# New recipe exchange



## Traveler (Jan 25, 2018)

At the suggestion of C'est Moi, I am starting a new thread where people can exchange recipes and ask specific questions on cooking/baking.

The 1st recipe will be Chinese Sweet and Sour Pork which will be posted shortly.

"LAISSEZ LE BON TEMPS ROULER"


----------



## Traveler (Jan 25, 2018)

*CHINESE SWEET AND SOUR PORK   **  (serves 2 hungry people )*

equipment needed:
2   two quart pans (never Teflon)
1   large, deep sided frying pan OR a wok
     thermometer for accurate deep frying
     small sheet pan
     wire rack to fit into sheet pan
     slotted cooking spoon

Groceries needed:
1 lb lean pork loin, cut into large bite-size pieces
 1 TBLSP soy sauce

1 1/2 cups of pineapple juice
2 TBLSP fresh lemon juice
1/4 cup catsup
3 1/2 TBLSP sugar
2 TBLSP corn starch
1 tsp white vinegar

1 1/2 cup flour
1/4 cup corn starch
2 tsp salt

1 whole egg
2 TBLSP water

1/2 green pepper, sliced and cut into large bite-size pieces
1 large carrot, cut on a bias, into bite size pieces
1/4 yellow onion, sliced
1  8 ounce can of pineapple chunks

3 cups cannola oil,  this is chosen because it has a high smoking temp. Also it is healthy.

If you want rice or fried rice, cook it now.

» **Data rows**:
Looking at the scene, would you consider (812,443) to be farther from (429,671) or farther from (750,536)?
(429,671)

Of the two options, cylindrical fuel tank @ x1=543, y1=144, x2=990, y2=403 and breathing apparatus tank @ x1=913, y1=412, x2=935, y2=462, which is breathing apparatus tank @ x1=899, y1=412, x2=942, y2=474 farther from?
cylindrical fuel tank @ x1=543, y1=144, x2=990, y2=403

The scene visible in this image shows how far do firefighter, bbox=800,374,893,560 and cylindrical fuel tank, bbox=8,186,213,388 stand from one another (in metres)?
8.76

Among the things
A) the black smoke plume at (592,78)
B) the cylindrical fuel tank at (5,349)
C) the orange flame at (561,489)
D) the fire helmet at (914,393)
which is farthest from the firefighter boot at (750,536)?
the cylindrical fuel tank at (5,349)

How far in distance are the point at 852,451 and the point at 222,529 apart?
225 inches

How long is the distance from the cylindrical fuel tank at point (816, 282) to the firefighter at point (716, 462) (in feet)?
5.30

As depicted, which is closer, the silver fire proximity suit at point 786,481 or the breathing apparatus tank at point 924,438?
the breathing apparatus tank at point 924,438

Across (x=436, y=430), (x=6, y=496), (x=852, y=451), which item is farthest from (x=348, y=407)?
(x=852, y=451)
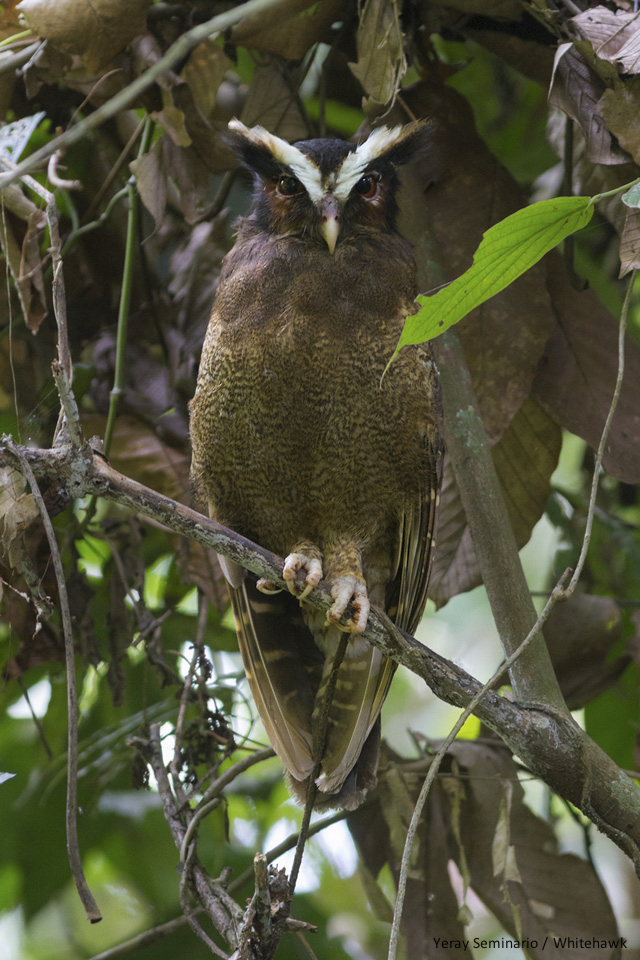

» **Written task A**:
Answer these from the recipe exchange thread:
(i) At whose suggestion was the thread started?
(ii) How much pineapple juice does the grocery list call for?
(iii) What reasons are given for choosing the oil?
» **Written task B**:
Reproduce the recipe exchange thread word for word from "1 whole egg" up to and including "cook it now.".
» **Written task C**:
Resume the recipe exchange thread at the point where it stops.
The data comes from a source separate from the recipe exchange thread.

» **Answer A**:
(i) C'est Moi
(ii) 1 1/2 cups
(iii) It has a high smoking temperature, and it is healthy.

» **Answer B**:
1 whole egg
2 TBLSP water

1/2 green pepper, sliced and cut into large bite-size pieces
1 large carrot, cut on a bias, into bite size pieces
1/4 yellow onion, sliced
1  8 ounce can of pineapple chunks

3 cups cannola oil,  this is chosen because it has a high smoking temp. Also it is healthy.

If you want rice or fried rice, cook it now.

» **Answer C**:
1. Combine cut up pork and soy sauce. Toss well. Set aside
2. Combine all ingredients for sweet and sour sauce in a small pan. Heat to boiling point, while stirring and cook for 2 minutes more. Set aside.
3. Mix flour, corn starch and salt. toss well, set aside.
4. Mix and beat whole egg and water. Set aside.
5  Cut up vegetables into bite-size pieces. Set aside.
6. Put pork into flour mix and toss well to coat.
7  Put flour coated pork into egg wash, toss well to coat.
8. Put pork back into flour mix and toss well to thoroughly coat the pork.
9  Heat oil to 350 F in a 2-quart pan. NEVER Teflon ! Inset thermometer in pan.
10.  When oil is up to temp, start deep frying pork pieces, IN SMALL BATCHES. Deep fry for 5 minutes. When pork is done use a slotted spoon and remove to the wire rack/sheet pan. Continue cooking in small batches until finished. Try to keep oil at a constant 350 F.
11. In a large frying pan or a wok, heat 1 TBLSP of oil (not butter). MEDIUM HEAT 
12  Add carrots, cook and stir for 4 minutes. Add green pepper and onions. cook and stir for another 3 minutes.
13. Add all of the sauce to the vegetables.
14  Add the pineapple chunks. Cook for 1 minute.
15. Add the deep fried pork and heat for 1 minute.
16. Stir well and pour into a large serving dish. Serve immediately !  Enjoy


----------



## C'est Moi (Jan 25, 2018)

Holy cow, this sounds yummy.   I need to go grocery shopping ASAP!!   Thanks for sharing, Traveler.   I hope others will add their favorites to the thread.


----------



## Traveler (Jan 25, 2018)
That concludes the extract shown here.